Reading text.
= = = =
RWC Preview – Australia v Russia
Australia v RussiaTrafalgar Park, Nelson
Saturday 1st October 2011.
Robbie Deans may be cursing his luck as the Wallabies’ injury crisis continues to deepen, but the rugby gods have not entirely turned their backs on the men in green and gold.
For not only is it very fortunate that their final pool game is against an extremely limited Russia side, but once the dust has settled at Nelson’s Trafalgar Park on Saturday, the Aussies have a full eight days in which to recover and recuperate ahead of their quarter-final date, most likely with World Cup holders South Africa.
By that time the likes of Digby Ione, Kurtley Beale, Anthony Faingaa, Pat McCabe and Rob Horne should all be fit and available for selection, leaving luckless hamstring injury-victim Wycliff Palu as the only man definitely ruled out of the rest of the tournament.
And strange as it may sound, there may even be a positive to come out of Deans’ backline options being so drastically reduced as it will provide an opportunity for Berrick Barnes to prove that he is the answer at inside centre.
The Waratahs man now appears to have made a full recovery from the concussion problems that plagued him during the Super 15 campaign and the extra option he brings with his kicking game is a massive plus both in terms of open play and off the tee.
Quade Cooper has looked like a man with the worries of the world on his shoulders thus far in the tournament, but with Barnes alongside him he has someone with whom to share the playmaking and kicking responsibilities and that can only improve his game, while also adding an extra level of unpredictability to the Wallabies’ attack.
= = = =
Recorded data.
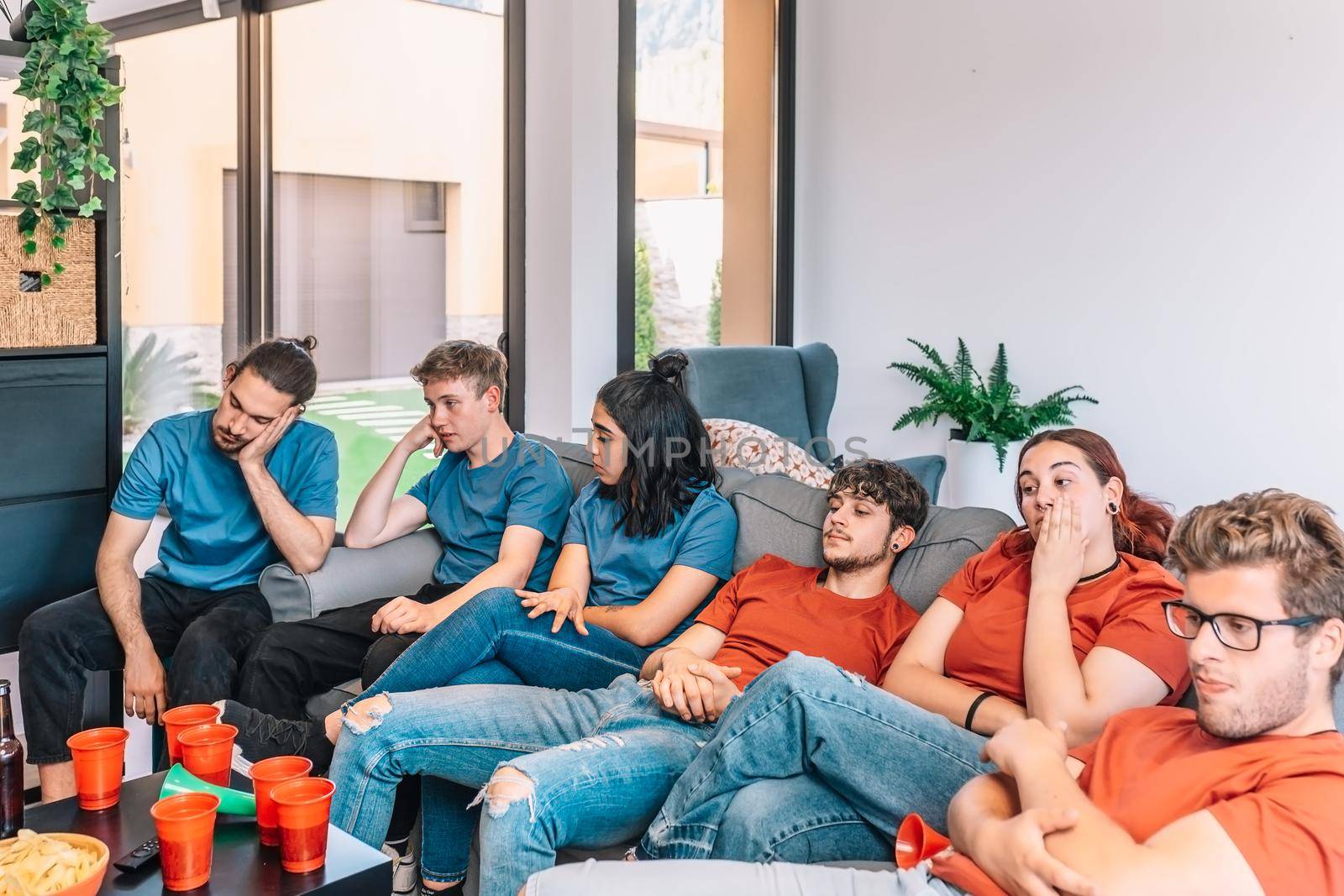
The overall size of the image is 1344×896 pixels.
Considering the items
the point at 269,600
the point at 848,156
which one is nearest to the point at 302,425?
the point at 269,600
= = = =
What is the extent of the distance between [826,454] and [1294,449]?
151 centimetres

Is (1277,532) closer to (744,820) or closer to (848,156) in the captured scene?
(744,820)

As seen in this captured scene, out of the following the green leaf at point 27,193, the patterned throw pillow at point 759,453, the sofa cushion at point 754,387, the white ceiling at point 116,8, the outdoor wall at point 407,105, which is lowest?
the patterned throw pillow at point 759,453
= = = =
Work task. Continue the Australia v Russia rugby preview from its last sentence.

Output.
Admittedly having to play back-rower Radike Samo as a makeshift winger is not ideal, but it is not an unknown position for the rampaging Queenslander and he is quite capable of running riot at the expense of a less than watertight Russian defence.
Up front, meanwhile, the return of David Pocock is arguably the biggest bonus that the Aussies could have received at this stage of the tournament.
It is no coincidence that without the Western Force flanker on board the Wallabies were destroyed at the breakdown by Ireland and Deans and co will be saying a silent prayer that he comes through Saturday’s game unscathed.
Scott Higginbotham has also shrugged off his own back problem and will look to further his claims for a regular spot in a back-row that remains unsettled, while James O’Connor knows that a big performance should see him retain his starting berth even when the walking wounded come back into the selection mix.
A return to the more familiar number eight position will be welcomed by Ben McCalman who has been rather harshly criticised for his below-par performances as a stand-in flanker and with Nathan Sharpe partnering James Horwill in what is undoubtedly the Wallabies’ strongest second-row combination, the pack has a formidable look about it indeed.
And those forwards will certainly need to muscle up against a Russian side who pride themselves upon their strength in the pack.
Despite losing to the USA, Italy and Ireland, they were competitive up front for long periods in all of those games and will be keen to claim small individual victories at the set-piece and in the loose even as the scoreline inevitably blows out.
It will be a big occasion for Melbourne Rebels lock Adam Byrnes of course as he lines up against the country of his birth, while other players worth keeping an eye include dashing full-back Vasily Artemyev and powerful young winger Denis Simplikevich, both of whom found the try-line in the defeat against Ireland.
The Wallabies may find themselves a touch frustrated in the early stages just as they did against the USA, but as long as they remain patient and continue to work through the phases, they will eventually cut the limited Bears to ribbons.
Victory by a margin of between 50 and 60 points looks the go and given that Samo is rarely out of the headlines these days, it might be worth backing him to bag the first five-pointer.